Already, at the southern edge of the proposed downtown in Lac-Mégantic, a realtor's sign in front of the Notre-Dame-de-Fatima Catholic Church is generating sudden interest after being on the market for months. "There isn't much to see here right now," says long-time resident Réal Grenier, gesturing at the deserted street. "I never thought that would change."

So far, only business leaders have been invited to a pair of public consultations in Lac-Mégantic. Although Pascale Halle, the president of the local chamber of commerce, said the plan was well received, but contains "lots of ifs" that need to be answered soon.

Just not too soon. As Mr. Toderian notes, there is an inherent danger in rushing ahead with plans that residents either haven't seen or had time to digest. "The town should be cautious about making long-term plans," he says, pointing to the market building as an example of a feature that could bring unforeseen consequences. Large buildings require parking, he explains, and can overwhelm the traffic pattern and "do damage" to a more comprehensive urban design that should be carefully considered as a whole.

Still, Mr. Toderian says concerns and tensions are natural – in fact, a key part of the rebuilding process. Even if nobody is ready to have a technical discussion yet, this is the time for the community to reflect deeply.

After all, he says, it's Lac-Mégantic residents that have to turn inward and ask themselves: "What is our new vision?"

Reporting was contributed by Justin Giovannetti in Lac-Mégantic and Alex Bozikovic in Toronto.

Building plans

Lac-Mégantic was built 1884. As its name suggests, it's situated on the edge of a lake. It is also surrounded by rugged mountains. But if the city has stunning vistas, at street level it has been devastated by this summer's train derailment. About half of downtown – 10 blocks long – was destroyed in fires and explosions. The buildings that remain may be so contaminated they will need to be demolished. Plans for rebuilding the town are already in motion. Among the challenges: Who will pay the cost of decontamination and reconstruction, whether local businesses stay where they are, and how true to history a New Mégantic will be. The timeline to rebuilding is tight, too, as Eastern Quebec has a ferocious winter and temperatures are already plunging to just above zero.

1. A new main street

Lac-Mégantic's main street, Frontenac, runs parallel to the lake two blocks east of the lake edge. Current plans would move the downtown two or three blocks east, between the town's recently completed sports centre and the rail yard that bordered the eastern edge of downtown. Papineau Street, which isn't a major thoroughfare right now, would be lengthened south from the sports centre.

2. Open for business

The Dollarama in downtown Lac-Mégantic was renovated and reopened only weeks before the derailment. It was one of the main anchors on the downtown strip, and the store's owners are anxious to rebuild. One possible location could be along the Chaudière River in the working-class Fatima district.

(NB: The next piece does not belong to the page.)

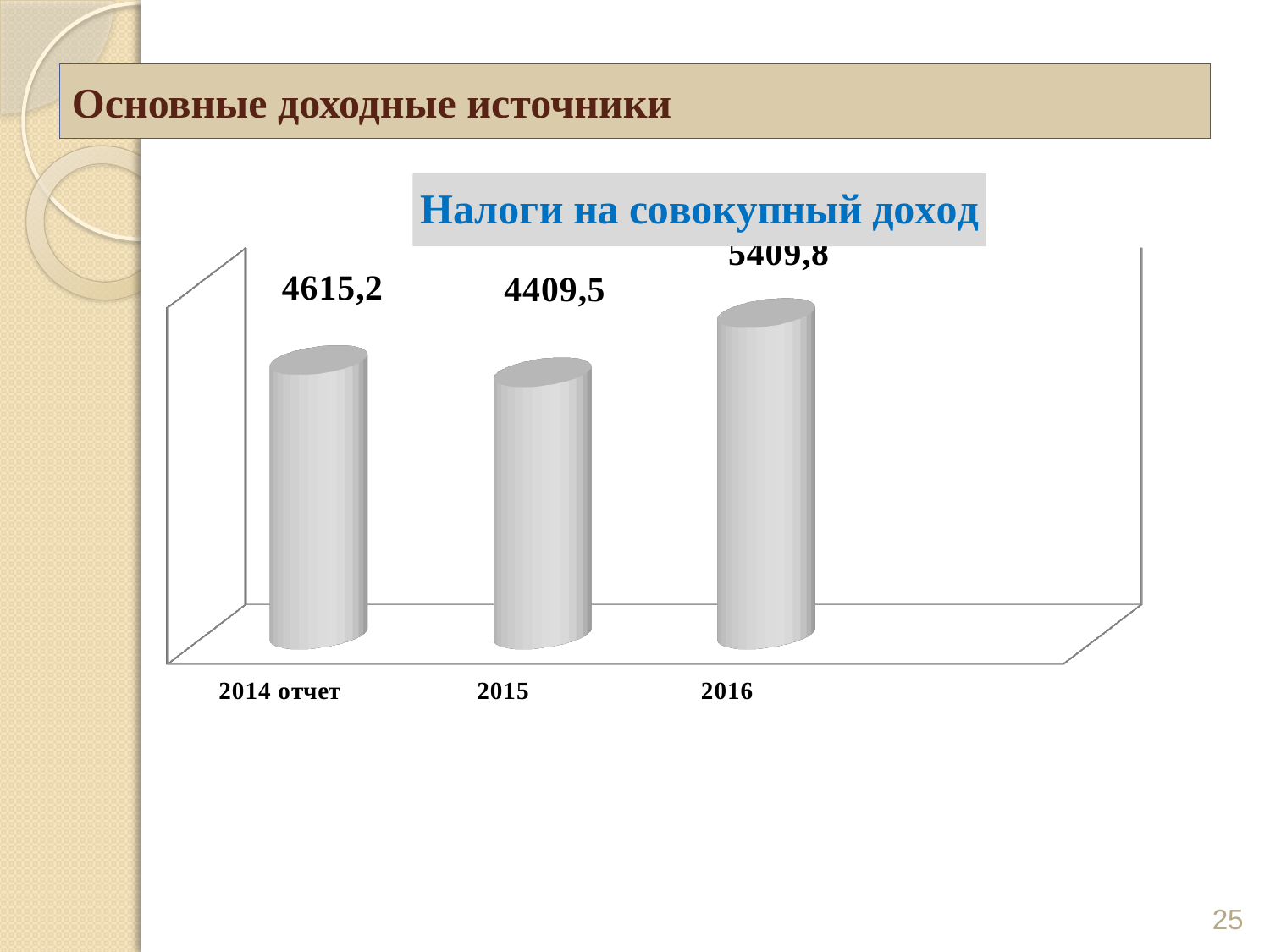
What is the difference between the values for 2014 отчет and 2015? 205,7 What is the value for 2014 отчет? 4615,2 How many categories are shown on the x axis? 3 What is the value for 2015? 4409,5 What kind of chart is shown? bar chart What is the difference between the values for 2016 and 2015? 1000,3 What is the difference between the values for 2016 and 2014 отчет? 794,6 What is the value for 2016? 5409,8 Which year has the lowest value? 2015 What is the title of the chart? Налоги на совокупный доход Which year has the highest value? 2016 Which is larger, the value for 2014 отчет or the value for 2015? 2014 отчет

The Dollarama could also end up in the parking lot in front of the sports centre, where a 50,000-square-foot building (about the size of a football field) will be built by October, according to current plans. Officials hope to populate the building with businesses catering to Christmas shopping. Once major reconstruction starts in the spring, though, the building could become a permanent public market or find a tenant.

3. From trees to town centre

Between Lac-Mégantic's sports centre and the river is a clump of undeveloped forest. It is owned by the town and is zoned for commercial use. The hope is that Papineau Street will be pushed south through the area until it hits the river.

4. A bridge from then to now

A new bridge is proposed across the narrow Chaudière River. It would connect Papineau and Lévis Streets, creating the new thoroughfare for Lac-Mégantic.